This page was generated from notebooks/ward.ipynb. Interactive online version: Binder badge

Ward

Author: Xin Feng, James Gaboardi

This algorithm is an agglomerative clustering using ward linkage with a spatial connectivity constraint. Specifically, it is a “bottom-up” approach: each zone starts as its own cluster, and pairs of clusters are chosen to merge at each step in order to minimally increase a given linkage distance. Ward linkage refers to the variance of the clusters being merged. Ward algorithm in pysal/spopt is the function (sklearn.cluster.AgglomerativeClustering) when the linkage criterion is ward.

[1]:
%config InlineBackend.figure_format = "retina"
%load_ext watermark
%watermark
Last updated: 2023-12-10T14:13:53.699494-05:00

Python implementation: CPython
Python version       : 3.12.0
IPython version      : 8.18.0

Compiler    : Clang 15.0.7
OS          : Darwin
Release     : 23.1.0
Machine     : x86_64
Processor   : i386
CPU cores   : 8
Architecture: 64bit

[2]:
import geopandas
import libpysal
from libpysal.examples import load_example
import spopt
from spopt.region import WardSpatial

%matplotlib inline
%watermark -w
%watermark -iv
Watermark: 2.4.3

geopandas: 0.14.1
libpysal : 4.9.2
spopt    : 0.5.1.dev53+g5cadae7

Airbnb Spots Clustering in Chicago

To illustrate Ward we utilize data on Airbnb spots in Chicago, which can be downloaded from libpysal.examples.

(Stored data entries)
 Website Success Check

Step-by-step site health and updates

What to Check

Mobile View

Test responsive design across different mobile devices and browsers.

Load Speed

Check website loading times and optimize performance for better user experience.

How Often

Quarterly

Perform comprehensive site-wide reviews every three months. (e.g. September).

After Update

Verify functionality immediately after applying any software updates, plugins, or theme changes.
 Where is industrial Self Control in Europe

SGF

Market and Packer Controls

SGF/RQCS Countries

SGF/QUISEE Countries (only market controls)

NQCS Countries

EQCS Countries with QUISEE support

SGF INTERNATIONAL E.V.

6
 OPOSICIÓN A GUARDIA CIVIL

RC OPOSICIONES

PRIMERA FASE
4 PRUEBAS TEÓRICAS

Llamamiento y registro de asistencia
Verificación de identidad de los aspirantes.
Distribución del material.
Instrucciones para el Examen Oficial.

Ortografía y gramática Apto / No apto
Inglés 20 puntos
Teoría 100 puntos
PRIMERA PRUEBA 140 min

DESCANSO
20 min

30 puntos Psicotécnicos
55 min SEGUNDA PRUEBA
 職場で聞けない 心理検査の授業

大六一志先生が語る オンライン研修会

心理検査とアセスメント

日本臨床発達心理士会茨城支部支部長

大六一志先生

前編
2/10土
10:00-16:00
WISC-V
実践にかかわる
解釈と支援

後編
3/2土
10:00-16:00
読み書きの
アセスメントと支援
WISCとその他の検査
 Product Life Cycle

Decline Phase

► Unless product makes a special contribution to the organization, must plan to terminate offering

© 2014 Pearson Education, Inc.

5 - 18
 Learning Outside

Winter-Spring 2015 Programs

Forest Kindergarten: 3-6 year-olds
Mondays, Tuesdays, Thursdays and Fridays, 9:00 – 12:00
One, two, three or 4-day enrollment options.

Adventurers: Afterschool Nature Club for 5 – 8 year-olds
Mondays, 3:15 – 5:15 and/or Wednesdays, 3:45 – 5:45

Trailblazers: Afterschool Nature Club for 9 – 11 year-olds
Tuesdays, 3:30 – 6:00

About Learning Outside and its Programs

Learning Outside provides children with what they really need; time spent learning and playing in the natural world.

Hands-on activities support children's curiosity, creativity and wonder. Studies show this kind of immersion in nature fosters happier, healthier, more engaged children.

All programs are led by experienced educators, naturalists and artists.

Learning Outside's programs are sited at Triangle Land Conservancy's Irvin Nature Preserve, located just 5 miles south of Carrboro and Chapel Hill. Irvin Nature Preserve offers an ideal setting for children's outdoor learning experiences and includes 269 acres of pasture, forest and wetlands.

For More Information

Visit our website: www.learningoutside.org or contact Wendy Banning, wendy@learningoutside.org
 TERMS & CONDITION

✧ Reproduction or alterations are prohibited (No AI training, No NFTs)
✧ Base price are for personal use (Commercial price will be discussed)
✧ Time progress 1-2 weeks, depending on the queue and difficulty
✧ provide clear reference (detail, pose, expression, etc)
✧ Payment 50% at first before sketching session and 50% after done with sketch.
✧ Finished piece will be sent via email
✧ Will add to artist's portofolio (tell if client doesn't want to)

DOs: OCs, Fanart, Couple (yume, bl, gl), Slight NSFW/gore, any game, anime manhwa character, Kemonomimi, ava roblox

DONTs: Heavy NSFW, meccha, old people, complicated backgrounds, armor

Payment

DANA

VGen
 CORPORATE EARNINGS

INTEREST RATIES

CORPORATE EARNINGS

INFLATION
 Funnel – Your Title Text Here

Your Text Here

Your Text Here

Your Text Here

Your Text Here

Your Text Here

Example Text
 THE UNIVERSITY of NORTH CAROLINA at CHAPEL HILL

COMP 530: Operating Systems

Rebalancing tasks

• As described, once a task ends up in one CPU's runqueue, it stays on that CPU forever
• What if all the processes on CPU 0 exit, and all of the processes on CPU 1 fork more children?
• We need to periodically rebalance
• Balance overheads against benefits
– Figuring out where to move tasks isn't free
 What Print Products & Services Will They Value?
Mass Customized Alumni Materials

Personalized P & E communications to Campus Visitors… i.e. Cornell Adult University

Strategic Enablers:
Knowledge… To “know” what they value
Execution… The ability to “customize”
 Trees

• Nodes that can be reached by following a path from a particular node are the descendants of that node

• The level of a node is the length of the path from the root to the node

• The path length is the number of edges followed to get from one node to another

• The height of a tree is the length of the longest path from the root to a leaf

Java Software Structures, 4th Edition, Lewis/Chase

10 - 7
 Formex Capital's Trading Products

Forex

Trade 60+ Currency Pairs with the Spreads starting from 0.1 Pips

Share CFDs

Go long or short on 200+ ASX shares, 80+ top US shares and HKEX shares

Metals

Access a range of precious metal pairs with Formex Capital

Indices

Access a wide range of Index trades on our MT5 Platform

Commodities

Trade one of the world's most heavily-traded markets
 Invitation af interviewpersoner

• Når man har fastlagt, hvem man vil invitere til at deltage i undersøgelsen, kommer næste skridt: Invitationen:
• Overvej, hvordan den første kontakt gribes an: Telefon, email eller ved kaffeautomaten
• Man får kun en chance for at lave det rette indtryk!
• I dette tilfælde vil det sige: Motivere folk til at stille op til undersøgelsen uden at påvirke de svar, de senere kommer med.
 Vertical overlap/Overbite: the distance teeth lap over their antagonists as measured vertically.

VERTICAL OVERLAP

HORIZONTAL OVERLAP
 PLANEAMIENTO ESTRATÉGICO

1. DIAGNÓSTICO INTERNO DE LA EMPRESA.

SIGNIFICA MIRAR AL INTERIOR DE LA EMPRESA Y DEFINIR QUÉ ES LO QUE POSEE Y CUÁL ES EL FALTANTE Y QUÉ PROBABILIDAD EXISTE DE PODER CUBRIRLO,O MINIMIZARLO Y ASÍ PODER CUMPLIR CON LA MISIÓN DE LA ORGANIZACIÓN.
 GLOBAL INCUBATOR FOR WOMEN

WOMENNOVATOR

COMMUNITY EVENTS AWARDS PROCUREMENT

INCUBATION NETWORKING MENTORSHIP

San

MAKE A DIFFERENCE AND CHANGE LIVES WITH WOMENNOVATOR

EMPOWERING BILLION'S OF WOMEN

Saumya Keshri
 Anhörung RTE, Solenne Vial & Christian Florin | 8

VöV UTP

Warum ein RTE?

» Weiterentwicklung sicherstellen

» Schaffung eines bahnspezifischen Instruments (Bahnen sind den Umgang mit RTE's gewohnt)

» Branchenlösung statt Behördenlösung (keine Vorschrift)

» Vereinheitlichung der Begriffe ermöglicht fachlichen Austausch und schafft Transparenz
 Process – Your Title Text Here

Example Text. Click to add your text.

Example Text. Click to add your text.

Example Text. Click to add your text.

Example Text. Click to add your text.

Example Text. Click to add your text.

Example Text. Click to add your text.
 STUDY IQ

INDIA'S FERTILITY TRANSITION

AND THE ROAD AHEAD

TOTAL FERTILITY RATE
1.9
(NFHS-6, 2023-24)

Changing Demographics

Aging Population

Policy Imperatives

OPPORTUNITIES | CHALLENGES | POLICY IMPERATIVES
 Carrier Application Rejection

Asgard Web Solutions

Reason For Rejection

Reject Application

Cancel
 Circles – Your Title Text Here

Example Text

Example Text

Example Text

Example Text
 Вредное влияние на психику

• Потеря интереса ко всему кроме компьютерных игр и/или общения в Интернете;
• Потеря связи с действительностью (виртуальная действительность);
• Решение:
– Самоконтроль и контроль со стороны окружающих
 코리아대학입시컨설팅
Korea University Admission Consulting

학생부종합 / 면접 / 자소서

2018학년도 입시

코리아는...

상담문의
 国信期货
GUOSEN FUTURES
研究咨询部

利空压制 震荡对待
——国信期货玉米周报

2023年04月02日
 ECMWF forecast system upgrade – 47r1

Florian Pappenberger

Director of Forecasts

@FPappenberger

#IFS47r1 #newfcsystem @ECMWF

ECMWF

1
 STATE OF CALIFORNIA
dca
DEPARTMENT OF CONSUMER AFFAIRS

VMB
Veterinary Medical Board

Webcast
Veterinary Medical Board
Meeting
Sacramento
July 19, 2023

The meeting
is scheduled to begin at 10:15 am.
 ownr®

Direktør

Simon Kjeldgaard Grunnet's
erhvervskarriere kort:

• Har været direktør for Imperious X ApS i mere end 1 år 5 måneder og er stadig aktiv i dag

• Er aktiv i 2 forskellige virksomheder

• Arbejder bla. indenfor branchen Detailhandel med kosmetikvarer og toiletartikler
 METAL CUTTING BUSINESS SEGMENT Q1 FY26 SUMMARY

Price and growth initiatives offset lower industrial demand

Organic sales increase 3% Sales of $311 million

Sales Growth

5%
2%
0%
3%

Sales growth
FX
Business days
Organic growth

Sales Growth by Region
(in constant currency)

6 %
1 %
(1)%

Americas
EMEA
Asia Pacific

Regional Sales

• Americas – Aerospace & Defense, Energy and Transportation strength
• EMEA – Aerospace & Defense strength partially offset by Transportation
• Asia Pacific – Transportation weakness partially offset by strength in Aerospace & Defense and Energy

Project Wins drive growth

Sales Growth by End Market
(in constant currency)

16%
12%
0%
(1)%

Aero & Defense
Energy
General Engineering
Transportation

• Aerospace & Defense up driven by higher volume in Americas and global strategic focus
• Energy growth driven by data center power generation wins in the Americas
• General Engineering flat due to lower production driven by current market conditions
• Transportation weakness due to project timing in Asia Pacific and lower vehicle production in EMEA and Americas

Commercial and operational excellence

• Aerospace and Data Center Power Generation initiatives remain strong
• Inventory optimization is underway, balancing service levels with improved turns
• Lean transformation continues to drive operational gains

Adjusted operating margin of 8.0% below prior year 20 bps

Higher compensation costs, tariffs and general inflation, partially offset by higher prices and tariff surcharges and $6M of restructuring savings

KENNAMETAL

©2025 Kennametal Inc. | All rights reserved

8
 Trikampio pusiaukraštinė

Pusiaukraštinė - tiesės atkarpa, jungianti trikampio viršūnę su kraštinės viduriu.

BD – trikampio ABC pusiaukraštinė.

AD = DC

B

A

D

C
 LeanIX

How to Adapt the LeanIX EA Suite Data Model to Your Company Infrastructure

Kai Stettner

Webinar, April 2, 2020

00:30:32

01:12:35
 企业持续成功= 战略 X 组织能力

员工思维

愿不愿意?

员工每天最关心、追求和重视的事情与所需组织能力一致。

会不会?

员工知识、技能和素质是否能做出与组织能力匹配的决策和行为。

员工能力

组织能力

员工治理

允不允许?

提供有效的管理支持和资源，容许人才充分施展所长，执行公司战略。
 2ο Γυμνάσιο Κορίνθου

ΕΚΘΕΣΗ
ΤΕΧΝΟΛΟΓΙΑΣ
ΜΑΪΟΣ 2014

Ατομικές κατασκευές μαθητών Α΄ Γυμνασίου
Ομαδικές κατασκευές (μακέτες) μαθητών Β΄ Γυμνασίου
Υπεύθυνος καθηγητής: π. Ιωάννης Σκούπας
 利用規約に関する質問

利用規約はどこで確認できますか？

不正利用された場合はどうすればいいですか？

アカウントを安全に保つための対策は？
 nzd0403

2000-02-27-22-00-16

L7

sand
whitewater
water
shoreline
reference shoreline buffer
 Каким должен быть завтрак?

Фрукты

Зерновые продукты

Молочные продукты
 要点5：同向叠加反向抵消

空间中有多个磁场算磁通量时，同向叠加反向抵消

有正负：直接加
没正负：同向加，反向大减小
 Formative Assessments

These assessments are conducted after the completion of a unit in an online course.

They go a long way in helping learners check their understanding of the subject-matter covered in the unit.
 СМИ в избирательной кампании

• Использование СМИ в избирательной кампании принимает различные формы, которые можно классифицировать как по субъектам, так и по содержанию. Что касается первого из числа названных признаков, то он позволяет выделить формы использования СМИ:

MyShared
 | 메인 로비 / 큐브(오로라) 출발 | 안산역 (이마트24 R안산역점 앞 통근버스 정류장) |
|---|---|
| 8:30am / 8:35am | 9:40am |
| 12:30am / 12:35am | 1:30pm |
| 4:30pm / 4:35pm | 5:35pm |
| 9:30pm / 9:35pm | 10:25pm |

_PROBLEM SET_
• 1. Write out the part of the Ward clustering page starting at "This algorithm is" and ending at "criterion is ward.".
• 2. According to the Ward clustering page, what does ward linkage refer to?
These lines have no connection to the Ward clustering page.

_RESPONSES TO THE TASKS_
• 1.
This algorithm is an agglomerative clustering using ward linkage with a spatial connectivity constraint. Specifically, it is a “bottom-up” approach: each zone starts as its own cluster, and pairs of clusters are chosen to merge at each step in order to minimally increase a given linkage distance. Ward linkage refers to the variance of the clusters being merged. Ward algorithm in pysal/spopt is the function (sklearn.cluster.AgglomerativeClustering) when the linkage criterion is ward.

• 2. Ward linkage refers to the variance of the clusters being merged.